Work task →
Every entry should be reproduced precisely, with each picture left out.
################
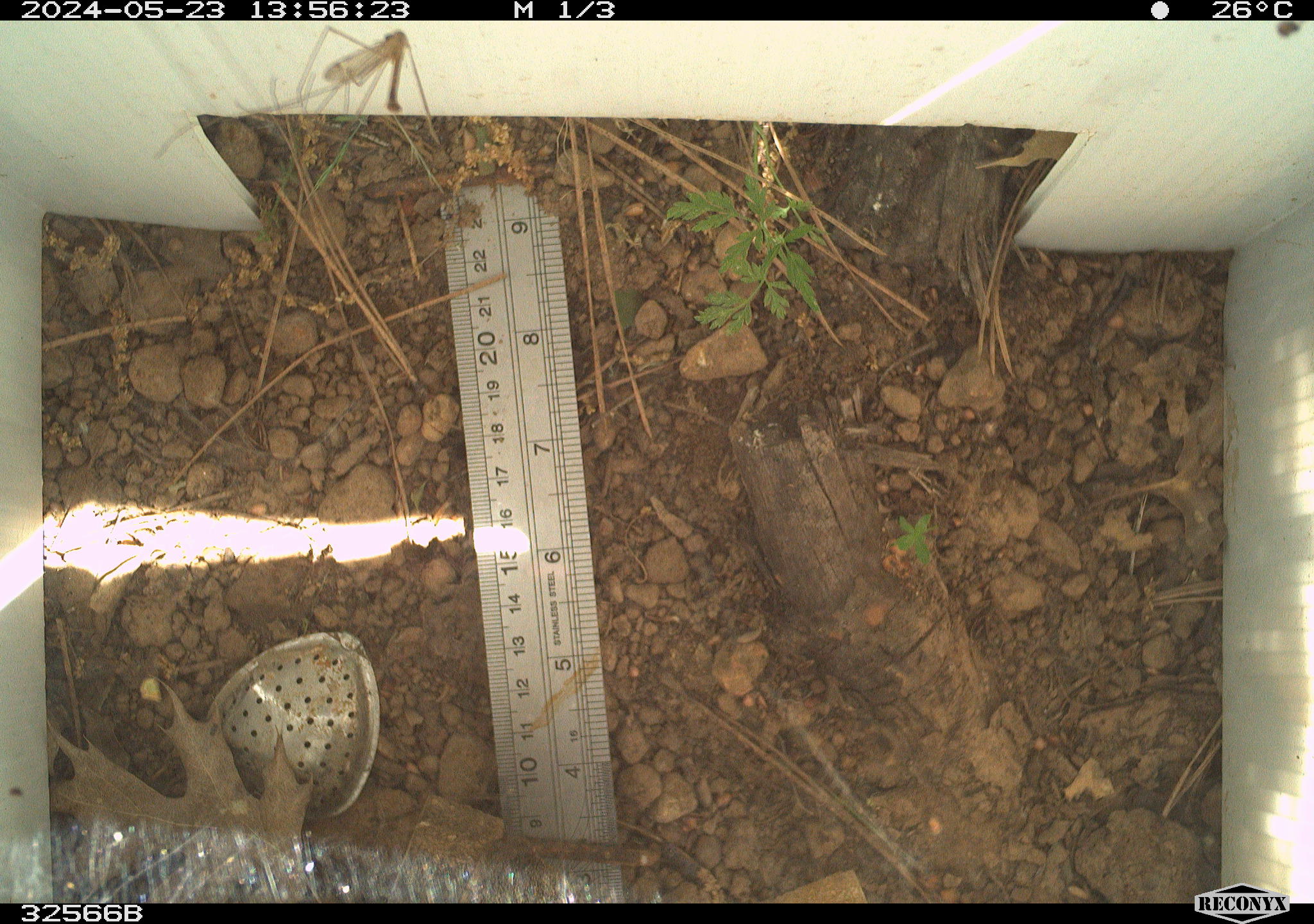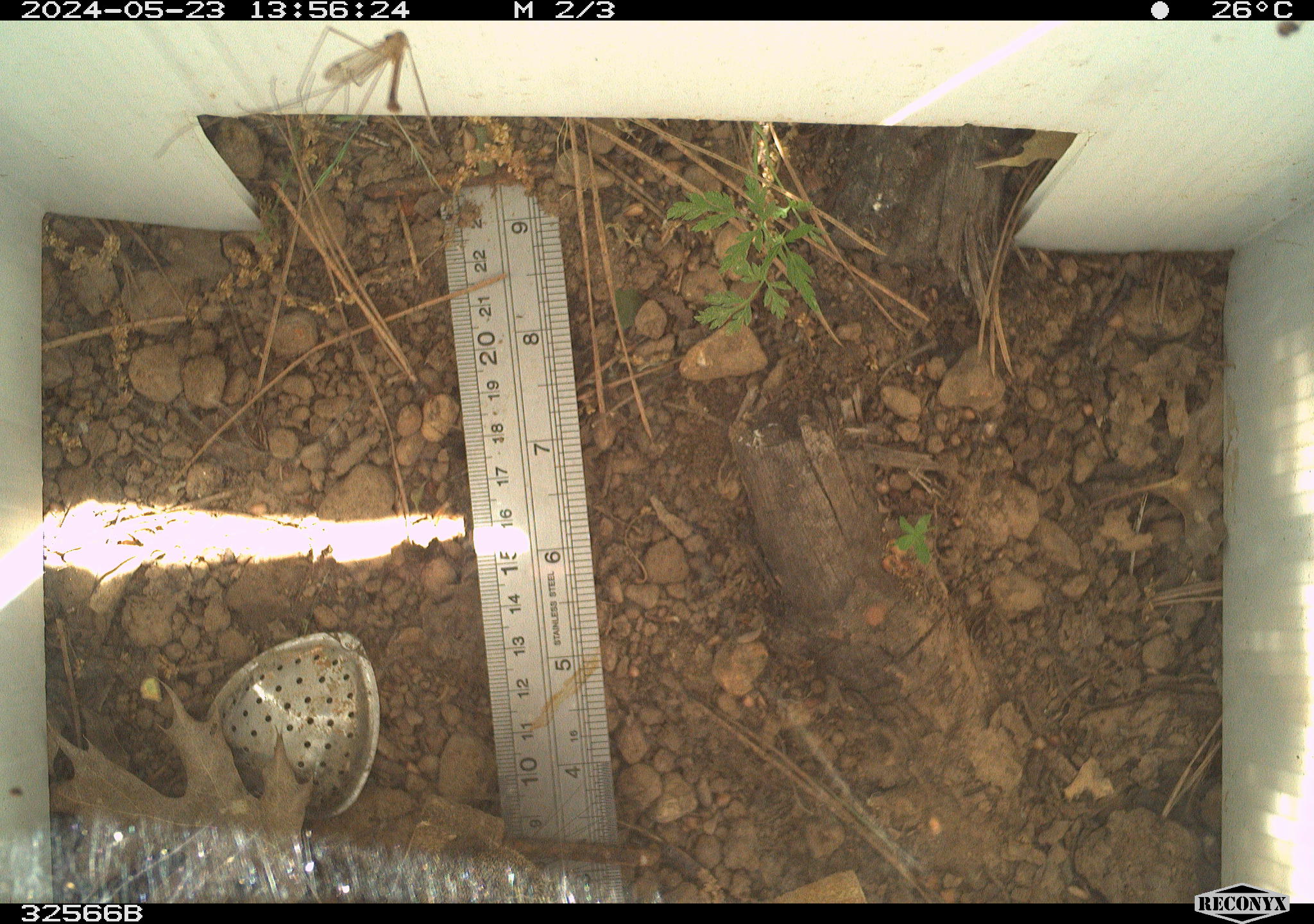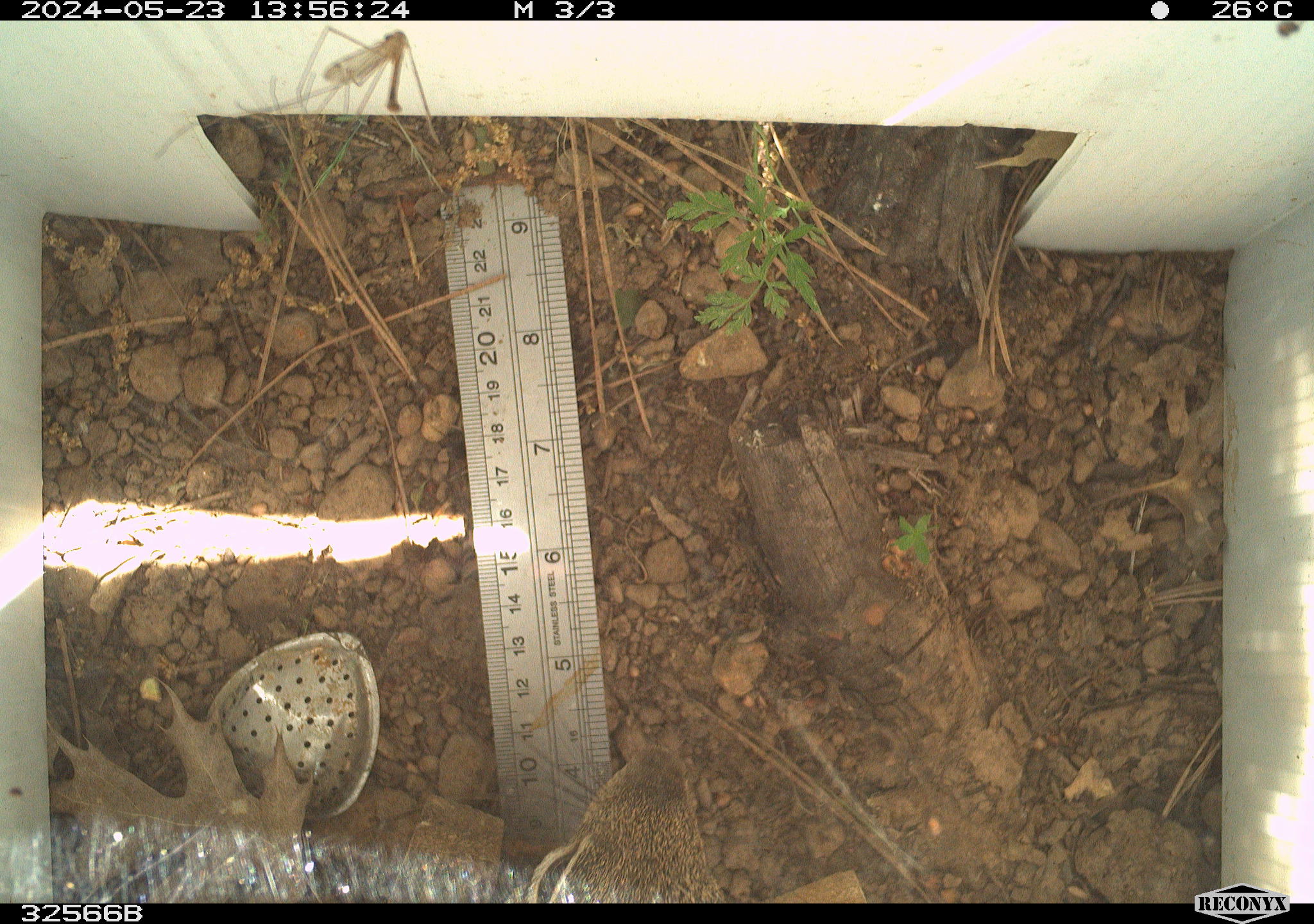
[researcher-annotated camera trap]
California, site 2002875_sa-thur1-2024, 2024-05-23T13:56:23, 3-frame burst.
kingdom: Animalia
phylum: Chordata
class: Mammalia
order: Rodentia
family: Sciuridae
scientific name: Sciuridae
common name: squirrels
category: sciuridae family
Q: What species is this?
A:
################
Solved exercise →
[researcher-annotated camera trap]
California, site 2002875_sa-thur1-2024, 2024-05-23T13:56:23, 3-frame burst.
kingdom: Animalia
phylum: Chordata
class: Mammalia
order: Rodentia
family: Sciuridae
scientific name: Sciuridae
common name: squirrels
category: sciuridae family
Q: What species is this?
A:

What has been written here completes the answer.